Uno entiende poco de pintura, nada de matemáticas y música. Igualmente nulo en mover piezas de ajedrez. Meramente realizamos algunas acciones con algo de ardor: escribir, dormir la siesta y el perenne sortilegio de la querencia Algo prosaico sin duda, pero igual a toda labor humana por insignificante que sea, es parte del yo interior de cada persona.
Lo de escribir es un decir. Lleno cuartillas, pero de ahí a la sutileza de expresar un sentimiento o hilvanar las palabras para formar un conjunto de matices que reflejen un acontecimiento concreto, hay un abismo. Lo sabemos con certidumbre: si de las miles de palabras expresadas en una hoja blanca se salvan un puñado de ellas, quizás sean demasiadas.
Lo demás, olvido y sombras.
En uno de los ensayos de George Steiner, el llamado “Muerte de reyes”, se lee lo siguiente:
“Existen diversos campos intelectuales; y por lo que sé, solamente tres donde los hombres realizaron importante hazañas antes de la pubertad. Estos son: música, matemáticas y ajedrez”.

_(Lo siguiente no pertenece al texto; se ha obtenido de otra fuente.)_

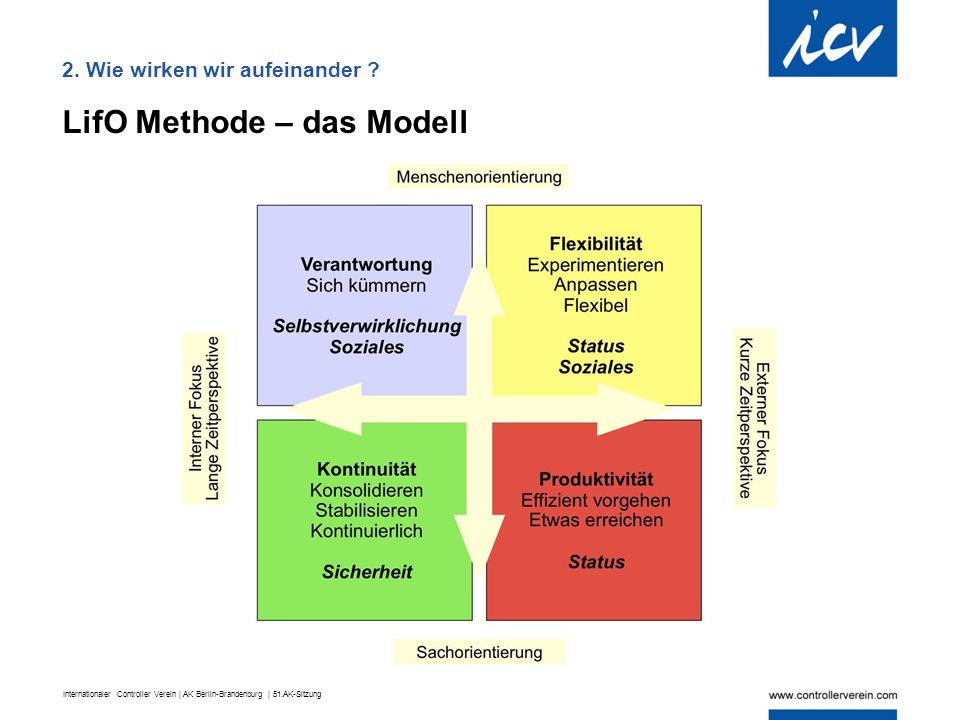 LifO Methode – das Modell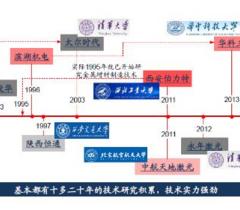 高考结束 中国哪些大学有3D打印专业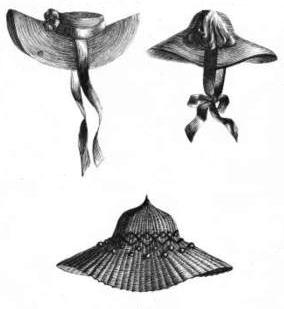 Модные шляпки 1880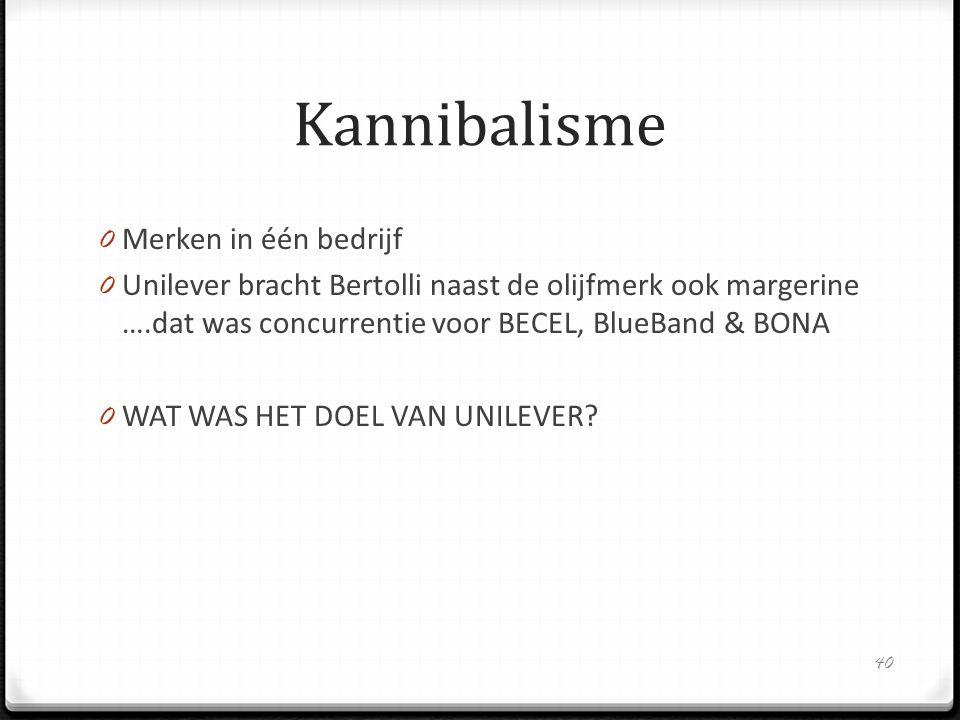 0 Merken in één bedrijf 0 Unilever bracht Bertolli naast de olijfmerk ook margerine ….dat was concurrentie voor BECEL, BlueBand & BONA 0 WAT WAS HET DOEL VAN UNILEVER.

Y cuenta al Premio Príncipe de Asturias en Comunicación y Humanidades, cómo Mozart compuso música de calidad antes de los ocho años; Kart Friedrich Gauss hacía cálculos complejos y apenas tenía diez años, mientras a los 12, allá en Nueva Orleáns, Paul Morphy vencía a los mejores contrincantes en ajedrez.

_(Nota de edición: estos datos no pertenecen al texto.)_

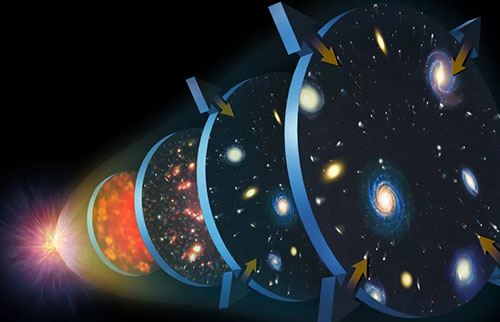 我们是否会确切地知道宇宙是如何膨胀成存在的?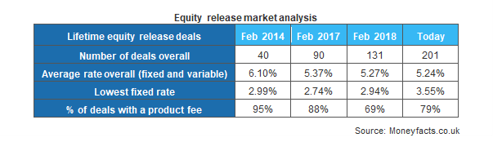 Equity release market analysis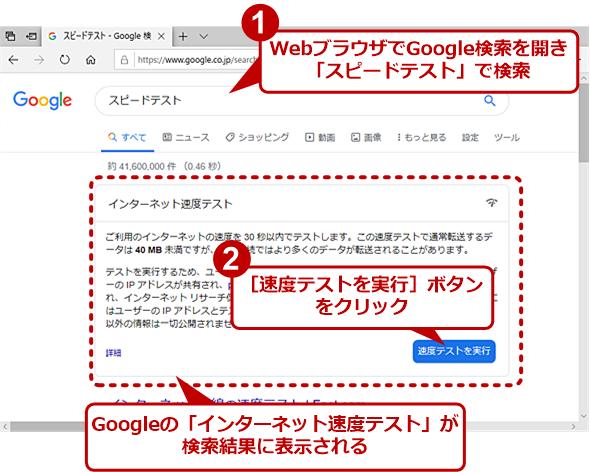 Googleのインターネット速度テスト(1)
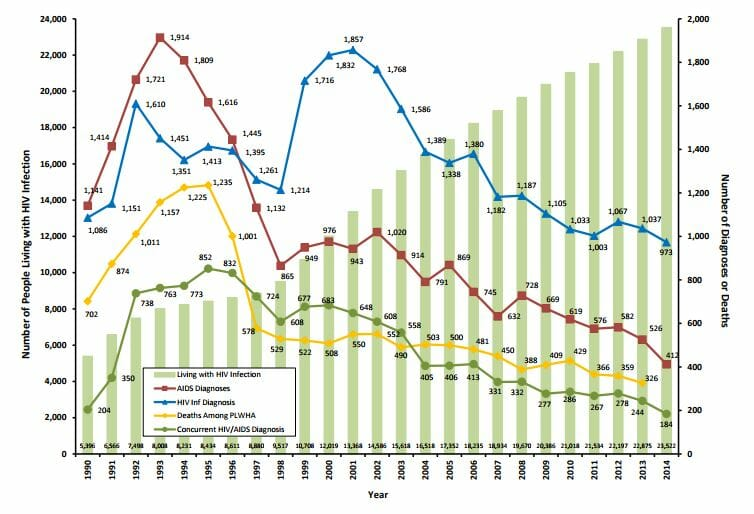 Graph of hivs rate in hammond indiana from 2014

Ninguno de esos niños dotados sabía con claridad lo que hacía, era simple energía mental unida con fines determinados. Algunos la siguen conservando en la pubertad, pero con el paso del tiempo la técnica, el estudio y la sensibilidad, los van envolviendo de creatividad; con todo, la música, las matemáticas y el ajedrez, son trances dinámicos y localizables. Computadoras con sangre propia.
La pintura es otra forma, un arrebato en el cual la creación humana converge en un mismo punto, equivalente al Aleph de Jorge Luis Borges, o los castillos y metamorfosis de Kafka.
Pintar, como vivir, es un ramalazo del espíritu. Hay existencias envueltas en correveidiles locos, vientos huracanados y en medio, como rayo que no cesa, nace, brota o explota la luz más cegadora sobre un lienzo.
Fernando Botero – y lo tomamos como ejemplo - es una irisación de luz caída, como meteorito sobre el planeta azul, cuya bacteria creadora la va repartiendo por palacios, galerías y aislados museos, pero ante todo al aire libre, donde la Naturaleza se hace oficio y ésta regresa cada cierto tiempo más embellecida.
Sentir a Degas, Lautrec, Moore, Bacon, Picasso, Miró, Tamayo, Chagall y a muchas otras unidades humanas elevadas, es acariciar la fibra sensitiva del alma. Demostraba Mario Vargas Llosa en su novela “El paraíso en la otra esquina”, que ciertas facetas humanas eran utopías, y se basaba el autor peruano en las vidas de Flora Tristán y Paul Gauguin.
Es posible que cada ambición o ensoñación sea un ir haciendo caminos enrevesados para hallar el Edén que cada uno desea alcanzar a lo largo de la existencia.
Asumo la certeza que en cuartilla y media se pueda concebir una opinión de vida, efusión y arte, no obstante, insensatamente lo hemos pretendido. Eso tal vez demuestre que la escritura – la nuestra - sea toda ella un desacierto, no obstante, seguiremos insistiendo en unir palabras para enunciar nuestra propia humana existencia.